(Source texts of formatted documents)
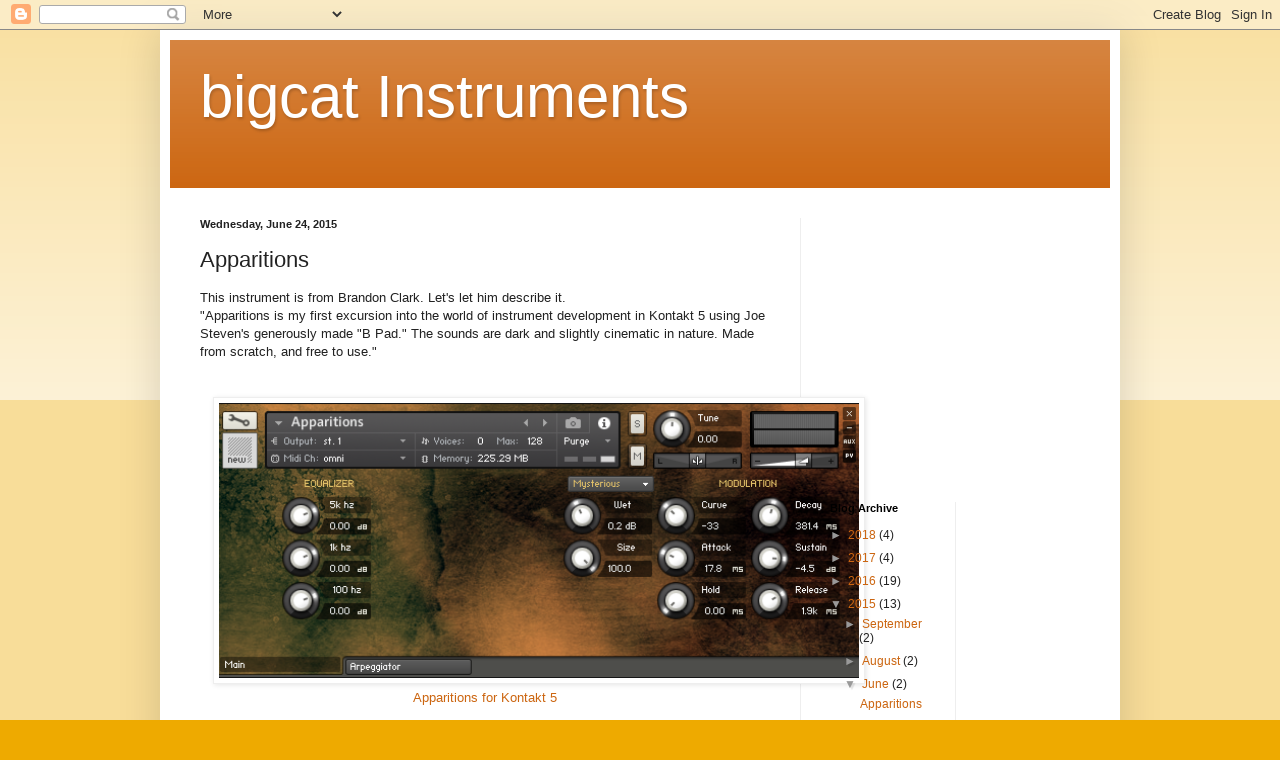

--- FILE ---
content_type: text/html; charset=utf-8
request_url: https://www.google.com/recaptcha/api2/aframe
body_size: 215
content:
<!DOCTYPE HTML><html><head><meta http-equiv="content-type" content="text/html; charset=UTF-8"></head><body><script nonce="eSA5m6TbBMpNcHPSDgDmsQ">/** Anti-fraud and anti-abuse applications only. See google.com/recaptcha */ try{var clients={'sodar':'https://pagead2.googlesyndication.com/pagead/sodar?'};window.addEventListener("message",function(a){try{if(a.source===window.parent){var b=JSON.parse(a.data);var c=clients[b['id']];if(c){var d=document.createElement('img');d.src=c+b['params']+'&rc='+(localStorage.getItem("rc::a")?sessionStorage.getItem("rc::b"):"");window.document.body.appendChild(d);sessionStorage.setItem("rc::e",parseInt(sessionStorage.getItem("rc::e")||0)+1);localStorage.setItem("rc::h",'1769390294109');}}}catch(b){}});window.parent.postMessage("_grecaptcha_ready", "*");}catch(b){}</script></body></html>

--- FILE ---
content_type: text/plain
request_url: https://www.google-analytics.com/j/collect?v=1&_v=j102&a=1173623920&t=pageview&_s=1&dl=https%3A%2F%2Fbigcatinstruments.blogspot.com%2F2015%2F06%2Fapparitions.html&ul=en-us%40posix&dt=bigcat%20Instruments%3A%20Apparitions&sr=1280x720&vp=1280x720&_u=IEBAAEABAAAAACAAI~&jid=432378628&gjid=1219514920&cid=735281500.1769390292&tid=UA-53238527-1&_gid=1449727942.1769390292&_r=1&_slc=1&z=1303301437
body_size: -455
content:
2,cG-9C462DDDKL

● **Exercise objective**
What are the lines of the data above that include the string "html"? Copy them.

● **Exercise solution**
content_type: text/html; charset=utf-8
<!DOCTYPE HTML><html><head><meta http-equiv="content-type" content="text/html; charset=UTF-8"></head><body><script nonce="eSA5m6TbBMpNcHPSDgDmsQ">/** Anti-fraud and anti-abuse applications only. See google.com/recaptcha */ try{var clients={'sodar':'https://pagead2.googlesyndication.com/pagead/sodar?'};window.addEventListener("message",function(a){try{if(a.source===window.parent){var b=JSON.parse(a.data);var c=clients[b['id']];if(c){var d=document.createElement('img');d.src=c+b['params']+'&rc='+(localStorage.getItem("rc::a")?sessionStorage.getItem("rc::b"):"");window.document.body.appendChild(d);sessionStorage.setItem("rc::e",parseInt(sessionStorage.getItem("rc::e")||0)+1);localStorage.setItem("rc::h",'1769390294109');}}}catch(b){}});window.parent.postMessage("_grecaptcha_ready", "*");}catch(b){}</script></body></html>
request_url: https://www.google-analytics.com/j/collect?v=1&_v=j102&a=1173623920&t=pageview&_s=1&dl=https%3A%2F%2Fbigcatinstruments.blogspot.com%2F2015%2F06%2Fapparitions.html&ul=en-us%40posix&dt=bigcat%20Instruments%3A%20Apparitions&sr=1280x720&vp=1280x720&_u=IEBAAEABAAAAACAAI~&jid=432378628&gjid=1219514920&cid=735281500.1769390292&tid=UA-53238527-1&_gid=1449727942.1769390292&_r=1&_slc=1&z=1303301437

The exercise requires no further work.